Kinetic studies of human and rat neutrophil lysoPAF acetyltransferase using lysoPAF and dansyllysoPAF as substrates.

Enzyme kinetic studies of lysoPAF acetyltransferase from microsomal preparations of human and rat neutrophils were carried out using lysoPAF or dansyllysoPAF as substrate. With the human enzyme, incomplete conversion of the substrate into the product was observed at 37 degrees C with both substrates. The acetyltransferase was inactivated at 37 degrees C in the absence of substrate with a half-life of 7.5 min. However, the initial rate of product formation under the assay conditions was linear up to 10 min. Both enzymes were optimally active at 40 microM concentration with either substrate, but enzyme activity was inhibited at higher substrate levels. At a constant substrate concentration (40 microM), the Km (microM) and Vmax (nmol product/min/mg protein) values for the human acetyltransferase, with respect to acetyl-CoA were 132 and 23.1, respectively, with lysoPAF as substrate, and 105 and 26.7, respectively, when dansyllysoPAF was used.
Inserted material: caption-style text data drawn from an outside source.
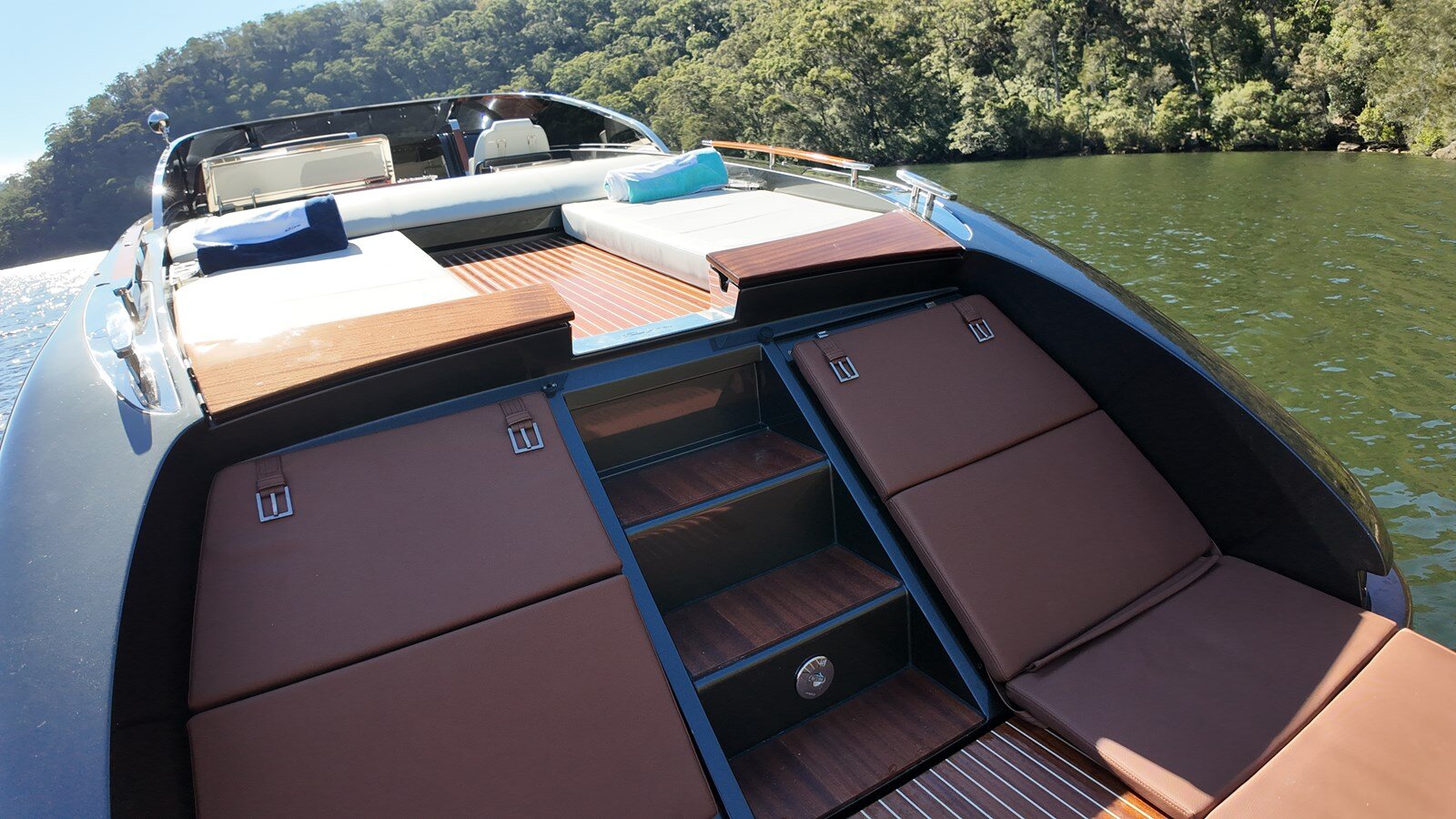 2019-riva-39-ef53e4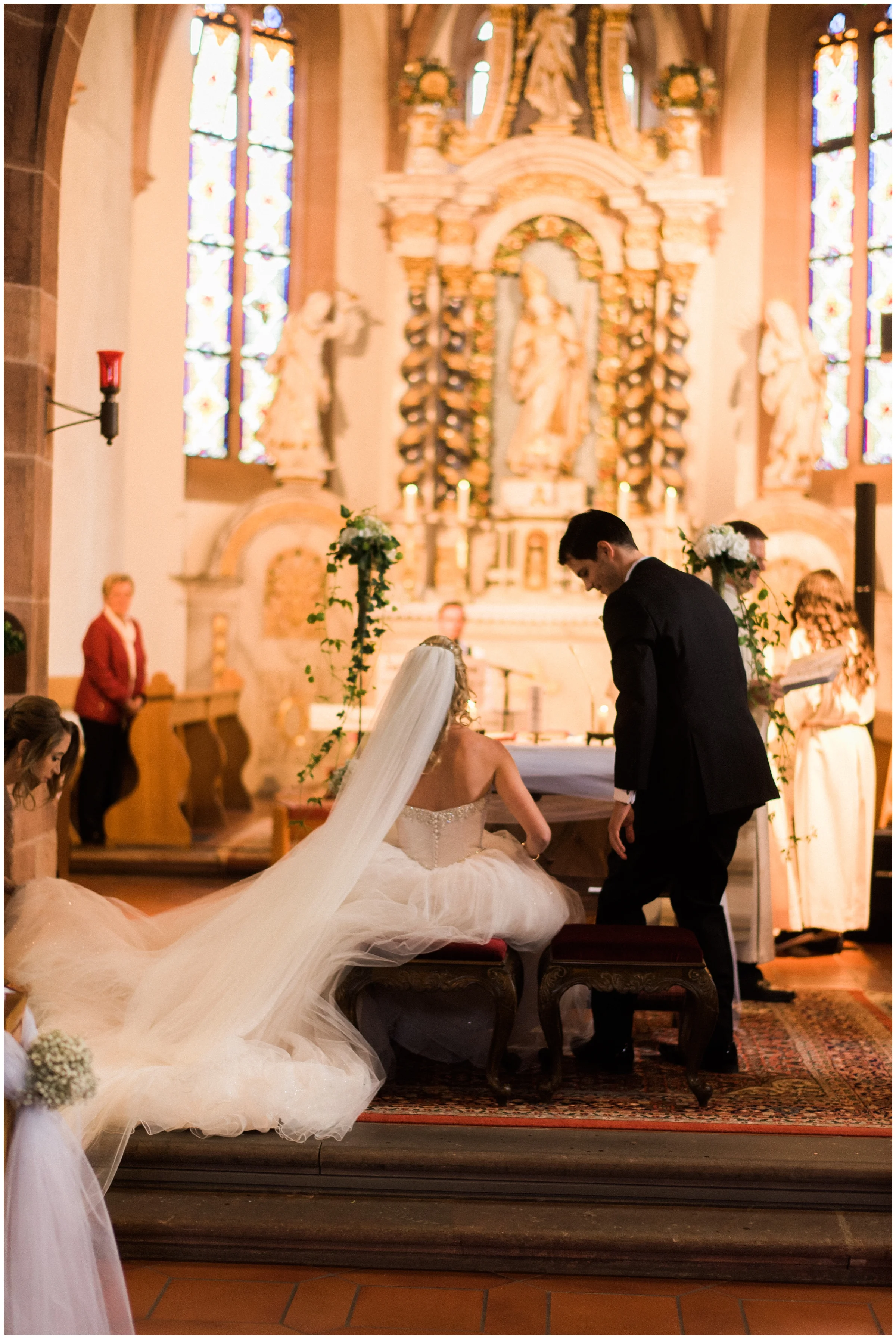 germany_destination_wedding_2702.jpg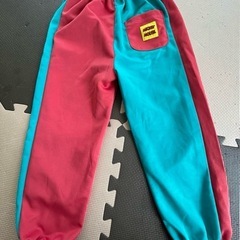 ミッキージャージの画像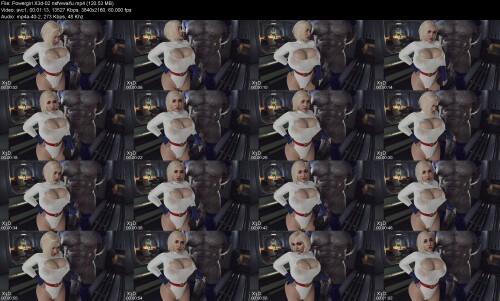 Powergirl_X3d-02_nsfwwaifu298e95f2d0ec36b7.jpeg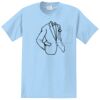Essential Pocket Tee Thumbnail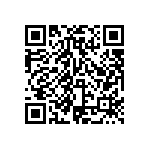 SIT8208AC-2F-33S-27-000000Y QRCode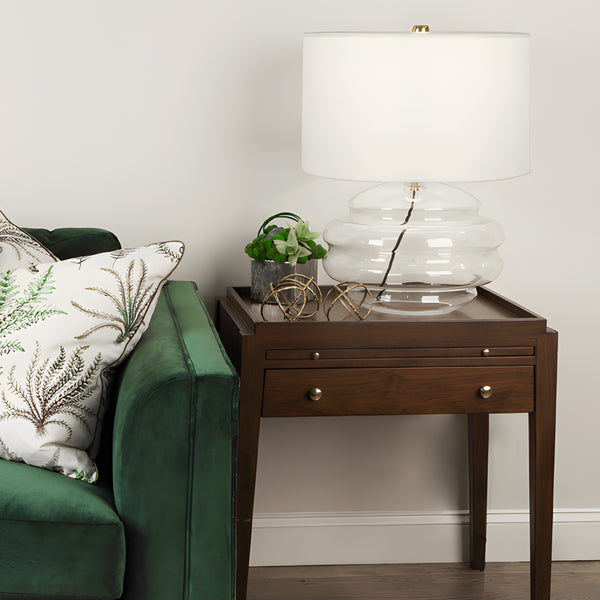Horizon Table Lamp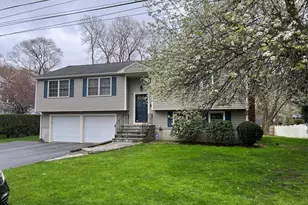 49 Cottonwood Rd, Wellesley, MA 02482 - Photo 11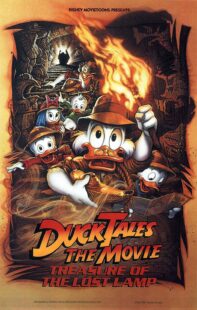 دانلود انیمیشن DuckTales the Movie: Treasure of the Lost Lamp 1990388675-681576791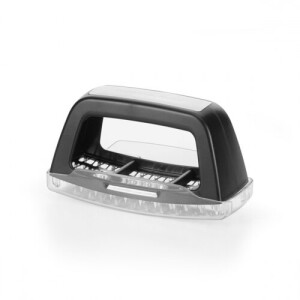 Product detail of Tescoma Tenderizer na maso PRESIDENT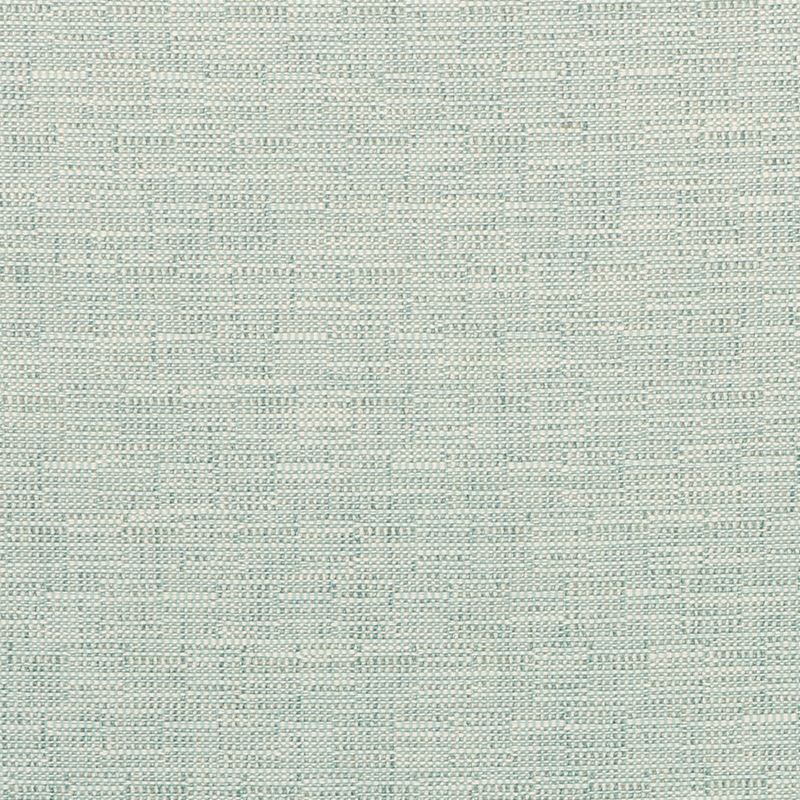 Order Kravet Smart Fabric - Spa Solids/Plain Cloth Upholstery Fabric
The Km and Vmax values for the rat enzyme were 105 and 6.5, respectively, with lysoPAF as substrate, and 120 and 5.4, respectively, when dansyllysoPAF was used. Under our standard conditions, lysoPAF required 1 mg of BSA per mL in the assay, whereas full activity of both enzymes was seen with dansyllysoPAF even in the absence of BSA. The results show that dansyllysoPAF can replace lysoPAF in the assay without any significant changes in kinetic parameters.